_DIRECTIVE_
Please pick up the data science course syllabus below at the point where it stops, and keep writing it.

_DOCUMENT PASSAGE_

-*-

Syllabus

Course objectives

This course serves as an introduction to data science with focus on the acquisition and analysis of real-life data. Students will learn the toolsets needed to 1) create workable and reproducible datasets by accessing, scraping, sampling and cleaning data; 2) conduct exploratory data analysis and data visualizations; 3) apply statistical tools to learn from data; and 4) build functions and basic apps. Coding languages R and Python will be used.

Learning Objectives

Through this course, students will become familiar with the techniques used in Data Science, applied to health-related datasets. Students will learn:

  • Programming in R, and associated tools Markdown, Git
  • Data visualization – summarizing data through interpretable summaires
  • Data collection – data scraping, wrangling, cleaning, and sampling
  • Exploratory data analysis – generating hypotheses and building intuition
  • Basic statistical algorithms
  • Building software packages and apps

Prerequisite(s): None

Recommended Preparation: Undergraduate course in statistics and programming

Course Notes

Lecture notes presented in class will be posted on GitHub.

Technological Proficiency and Hardware/Software Required

Computation using R (downloaded from http://cran.r-project.org), and development tools including Git (https://github.com/) and Markdown will be used throughout the semester.

Readings and Supplementary Materials

  1. R Programming for Data Science, 2019. Roger Peng. https://bookdown.org/rdpeng/rprogdatascience/

Supplementary References

  1. R for Data Science, 2017 Garrett Grolemund and Hadley Wickham. http://r4ds.had.co.nz/
  2. Exploratory Data Analysis with R, 2020 Roger Peng https://bookdown.org/rdpeng/exdata/
  3. Mastering Software Development in R, 2017 Roger Peng, Sean Kross, Brooke Anderson https://bookdown.org/rdpeng/RProgDA/

Description and Assessment of Assignments

Assignments: There will be 5-6 assignments given throughout the semester, approximately every week. Students may discuss the problems with one another, however, individual solutions must be submitted and copying will not be tolerated. All assignments must be completed in R Markdown, and submitted through the Github classes portal of the course. Late assignments will be penalized by 20% for each day past the due date.

Final Project: The final project will be to develop a reproducible R package, Shiny app, or pipeline for analysis applied to a real-world dataset.

Labs: Lab attendance is mandatory and participation in the lab is required and counts as part of the overall lab grade.

Grading Breakdown

Assignment % of Grade
Labs 20%
Homework (6) 30%
Midterm Exam 20%
Final Project 30%
TOTAL 100%

Assignment Submission Policy

Assignments shall be submitted on the Github classroom portal of the course. Late homework assignments will not be accepted without penalty, except when verifiable extenuating circumstances can be demonstrated.

Schedule

Week 1 (8/27) Introduction to Data Science tools: R, Python, Markdown, Git, command line tools
Week 2 (9/3) Version Control & Reproducible Research
Week 3 (9/10) Exploratory data analysis
Week 4 (9/17) Data visualization
Week 5 (9/24) Data cleaning and wrangling
Week 6 (10/1) Text Mining
Week 7 (10/8) Scraping, APIs, and Regular Expressions
Week 8 (10/15) Fall Recess (No class)

-*-

_DATASET EXTRACT_
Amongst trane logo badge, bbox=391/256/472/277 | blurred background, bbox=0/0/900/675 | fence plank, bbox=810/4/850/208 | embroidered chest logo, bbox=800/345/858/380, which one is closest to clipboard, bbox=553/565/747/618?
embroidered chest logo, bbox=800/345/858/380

-*-

_WRITTEN ANSWER_
Week 9 (10/22) Midterm Exam
Week 10 (10/29) High performance computing, cloud computing
Week 11 (11/5) Managing big data, SQL and non-SQL languages, Google BigQuery
Week 12 (11/12) Interactive visualization and effective data communication I
Week 13 (11/19) Interactive visualization and effective data communication II
Week 14 (11/26) Thanksgiving Holiday
Week 15 (12/3) Final project workshop: review project progress, preliminary presentations
Week 16 (12/10) Final Project

As the weeks go by, consult the Schedule Page for more information on weekly topics, problem sets, readings, and other materials. The schedule is likely to change as we go. Links to readings, assignments, and other materials from class will be posted on that page.

Statement for students with disabilities

Any student requesting academic accommodations based on a disability is required to register with Disability Services and Programs (DSP) each semester. A letter of verification for approved accommodations can be obtained from DSP. Please be sure the letter is delivered to me (or to TA) as early in the semester as possible. DSP is located in STU 301 and is open 8:30 a.m.–5:00 p.m., Monday through Friday. The phone number for DSP is (213) 740-0776.

Statement on academic conduct and support systems

Academic Conduct:

Plagiarism – presenting someone else’s ideas as your own, either verbatim or recast in your own words – is a serious academic offense with serious consequences. Please familiarize yourself with the discussion of plagiarism in SCampus in Part B, Section 11, “Behavior Violating University Standards” policy.usc.edu/scampus-part-b. Other forms of academic dishonesty are equally unacceptable. See additional information in SCampus and university policies on scientific misconduct, policy.usc.edu/scientific-misconduct.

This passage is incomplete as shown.